Slow Motion Train Wreck?

I saw Ford's latest sales numbers on BlueOvalNews recently. Battling insomnia, I took a look. Despite Ford's attempt to put a cheerful spin on the numbers, I see some very disturbing trends which should rattle any Ford fans who are paying attention.
  • Jaguar is catatonic*. Nothing subtle here, -41% sales from Q1 2005. They need some product, and the need it soon. Sales of the recently redesigned flagship, the aluminium bodied XJ are off 40%. The X-Type and S-Type shouldn't even be discussed in polite company.
  • The nearly forgotten Taurus sold more units, 55,833, than Fusion + Five Hundred (22,962 + 29,845 = 52,807). This had better change, or... The Fusion and 500 were supposed to replace the Taurus, and mark the beginning of Ford's competitiveness in the car business. I hate to sound like TTAC, but this is starting to look like a disaster.
  • The Mustang is selling at about the same rate as the Focus. That is, Ford is letting the Focus wither. The Focus should be a bread-and-butter car for Ford. The Mustang is nice, but it is more of a toy, not a car for the masses.
  • Freestyle sales are firming up. This is good, Ford is probably recapturing some customers who are dumping the Explorer (-25.4% vs Q1 2005).
  • The Explorer, a high-profit vehicle, is not doing well after a significant update. GM's Trailblazer/Envoy had a similar decline, but it was not updated in some time. Which means that Ford plowed millions of dollars into the Explorer update for very little return. There is a pattern here.
  • Sales of the Escape declined by 4.2%, even with the ramp up of Escape Hybrid production. Another example of Ford letting a key product slide for too long before an improvement--everyone else (Honda, Toyota) has since redesigned their compact SUVs.
  • Sales of the Freestar minivan have collapsed at a Jaguar-like pace: -34% from last year. Again, after a major update to the product, which included adding a new powertrain, structural changes, and an all new interior.
  • The F-series (F-150, F-250, etc.), which make up fully half of Ford's truck volume, showed an increase. This goes to show that fuel prices are not necessarily the driving factor in the sales of light trucks--product appeal is. Heavy trucks showed an even larger gain, +7%.
  • Volvo is not doing well, either. The new S40 declined by 4% instead of advancing. The new V50 was off by 27%. Even Volvos best seller, the XC90 SUV, which just got a Yamaha V8, slid by 2%. Some of this may be attributed to currency exchange issues, which make Volvos more expensive.
  • Land Rover's relatively new LR3 declined by 9.2%.
You can't really guess profitability from sales numbers, but from the trends, it looks like Ford is being kept afloat mostly by Mustang, F-series, and commercial fleets. This despite all the hoopla about "the year of the car". Management can make excuses about fuel prices hurting SUV sales, but then how they explain the decline of the Escape and the rise of the F-150? Recent redesigns of some key products did not appear to hold the line, while other segments such as small car and small SUV are being neglected.

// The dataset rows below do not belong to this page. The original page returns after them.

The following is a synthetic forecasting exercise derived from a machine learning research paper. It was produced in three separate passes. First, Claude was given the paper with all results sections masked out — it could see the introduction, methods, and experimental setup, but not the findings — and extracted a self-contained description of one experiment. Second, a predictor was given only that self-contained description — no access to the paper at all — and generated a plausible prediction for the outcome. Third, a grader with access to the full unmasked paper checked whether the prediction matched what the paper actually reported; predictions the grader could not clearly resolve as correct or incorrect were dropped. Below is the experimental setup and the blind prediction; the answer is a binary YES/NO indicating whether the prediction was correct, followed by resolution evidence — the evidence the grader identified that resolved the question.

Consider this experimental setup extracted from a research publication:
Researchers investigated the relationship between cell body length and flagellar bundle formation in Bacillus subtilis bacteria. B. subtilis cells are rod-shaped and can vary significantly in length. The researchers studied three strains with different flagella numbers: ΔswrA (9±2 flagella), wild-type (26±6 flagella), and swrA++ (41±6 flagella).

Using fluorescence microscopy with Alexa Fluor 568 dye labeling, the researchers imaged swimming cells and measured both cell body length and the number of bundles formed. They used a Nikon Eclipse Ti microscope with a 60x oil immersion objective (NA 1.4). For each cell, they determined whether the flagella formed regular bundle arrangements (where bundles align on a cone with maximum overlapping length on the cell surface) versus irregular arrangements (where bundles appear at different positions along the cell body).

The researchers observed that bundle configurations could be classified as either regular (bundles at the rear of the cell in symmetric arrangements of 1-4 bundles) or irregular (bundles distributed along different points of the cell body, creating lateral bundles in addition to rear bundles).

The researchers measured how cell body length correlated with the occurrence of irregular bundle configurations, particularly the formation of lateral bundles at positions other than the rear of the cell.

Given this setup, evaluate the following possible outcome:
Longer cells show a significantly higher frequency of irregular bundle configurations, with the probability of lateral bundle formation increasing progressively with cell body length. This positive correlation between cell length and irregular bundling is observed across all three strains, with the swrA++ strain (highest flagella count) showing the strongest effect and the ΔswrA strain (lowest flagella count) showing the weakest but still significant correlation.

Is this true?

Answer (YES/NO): NO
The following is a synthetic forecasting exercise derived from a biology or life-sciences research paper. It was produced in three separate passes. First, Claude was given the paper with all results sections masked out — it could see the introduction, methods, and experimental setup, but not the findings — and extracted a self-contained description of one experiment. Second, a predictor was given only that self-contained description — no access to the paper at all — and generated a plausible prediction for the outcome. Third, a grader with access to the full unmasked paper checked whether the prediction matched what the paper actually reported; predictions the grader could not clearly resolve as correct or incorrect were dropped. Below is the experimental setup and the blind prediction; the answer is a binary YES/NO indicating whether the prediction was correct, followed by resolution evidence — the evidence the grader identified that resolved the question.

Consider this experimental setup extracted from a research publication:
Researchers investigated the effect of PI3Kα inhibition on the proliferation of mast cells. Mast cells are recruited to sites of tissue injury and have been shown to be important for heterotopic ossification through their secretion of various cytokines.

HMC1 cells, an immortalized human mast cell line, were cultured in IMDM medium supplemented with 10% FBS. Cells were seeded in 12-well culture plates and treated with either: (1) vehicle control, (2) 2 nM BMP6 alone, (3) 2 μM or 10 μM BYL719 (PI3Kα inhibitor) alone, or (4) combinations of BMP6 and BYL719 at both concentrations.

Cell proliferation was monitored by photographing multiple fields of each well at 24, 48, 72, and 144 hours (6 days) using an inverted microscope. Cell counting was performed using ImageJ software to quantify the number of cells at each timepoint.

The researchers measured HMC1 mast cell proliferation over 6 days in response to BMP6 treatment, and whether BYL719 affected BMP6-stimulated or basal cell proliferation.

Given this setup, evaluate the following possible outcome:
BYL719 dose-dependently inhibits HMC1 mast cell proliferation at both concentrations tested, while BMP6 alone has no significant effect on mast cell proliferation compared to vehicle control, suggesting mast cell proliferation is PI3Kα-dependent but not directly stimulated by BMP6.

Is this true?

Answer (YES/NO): YES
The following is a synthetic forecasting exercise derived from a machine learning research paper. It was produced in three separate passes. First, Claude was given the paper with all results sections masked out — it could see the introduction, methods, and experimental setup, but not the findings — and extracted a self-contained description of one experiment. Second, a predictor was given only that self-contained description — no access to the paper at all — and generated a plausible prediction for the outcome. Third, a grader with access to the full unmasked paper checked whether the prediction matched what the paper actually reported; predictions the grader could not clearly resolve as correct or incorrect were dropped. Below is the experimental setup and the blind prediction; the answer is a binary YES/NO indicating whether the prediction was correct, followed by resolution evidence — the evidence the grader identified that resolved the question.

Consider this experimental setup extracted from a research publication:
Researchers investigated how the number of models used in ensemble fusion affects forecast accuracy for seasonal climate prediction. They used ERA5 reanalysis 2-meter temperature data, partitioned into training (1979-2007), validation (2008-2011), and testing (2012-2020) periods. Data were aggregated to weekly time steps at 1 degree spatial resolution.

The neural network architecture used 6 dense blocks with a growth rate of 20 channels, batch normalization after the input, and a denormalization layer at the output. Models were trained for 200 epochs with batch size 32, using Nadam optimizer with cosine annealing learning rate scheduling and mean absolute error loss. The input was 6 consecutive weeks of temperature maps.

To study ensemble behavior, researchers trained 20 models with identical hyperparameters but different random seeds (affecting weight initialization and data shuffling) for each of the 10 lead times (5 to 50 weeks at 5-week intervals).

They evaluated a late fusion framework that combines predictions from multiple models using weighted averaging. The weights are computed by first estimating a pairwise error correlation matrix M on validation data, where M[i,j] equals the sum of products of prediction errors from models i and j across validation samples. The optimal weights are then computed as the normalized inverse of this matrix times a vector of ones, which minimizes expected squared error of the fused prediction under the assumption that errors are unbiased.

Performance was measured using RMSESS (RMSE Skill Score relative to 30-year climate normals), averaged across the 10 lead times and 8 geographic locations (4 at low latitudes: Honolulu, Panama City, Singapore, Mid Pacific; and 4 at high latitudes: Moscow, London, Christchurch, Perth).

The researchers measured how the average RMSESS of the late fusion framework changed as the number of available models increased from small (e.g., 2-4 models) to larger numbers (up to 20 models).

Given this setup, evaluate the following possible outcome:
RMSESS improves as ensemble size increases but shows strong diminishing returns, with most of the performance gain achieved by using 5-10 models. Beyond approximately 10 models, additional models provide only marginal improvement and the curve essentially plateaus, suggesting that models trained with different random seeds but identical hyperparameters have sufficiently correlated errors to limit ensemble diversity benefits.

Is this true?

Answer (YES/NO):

How long can this continue?

*Get it? Jag? Cat...


Anonymous said...

Times are going to be real fun here in the motor city in the next few years. I'm expecting GM to be 1/8 to 1/4 of its size within 3 years. I give Ford 50% odds of bankruptcy. A GM collapse will give Ford market share, but I expect the union to FUBAR any advantage in market share gains.

Igor said...

Good comments.. but I would dare to disagree on the Taurus.. Taurus is 100% fleet sales. Fusion has base 18% or so of fleet sales and none to daily Rentals. Five HUndred has more Fleet (it is quite favored by Corporate fleets), and includes some Daily rentals.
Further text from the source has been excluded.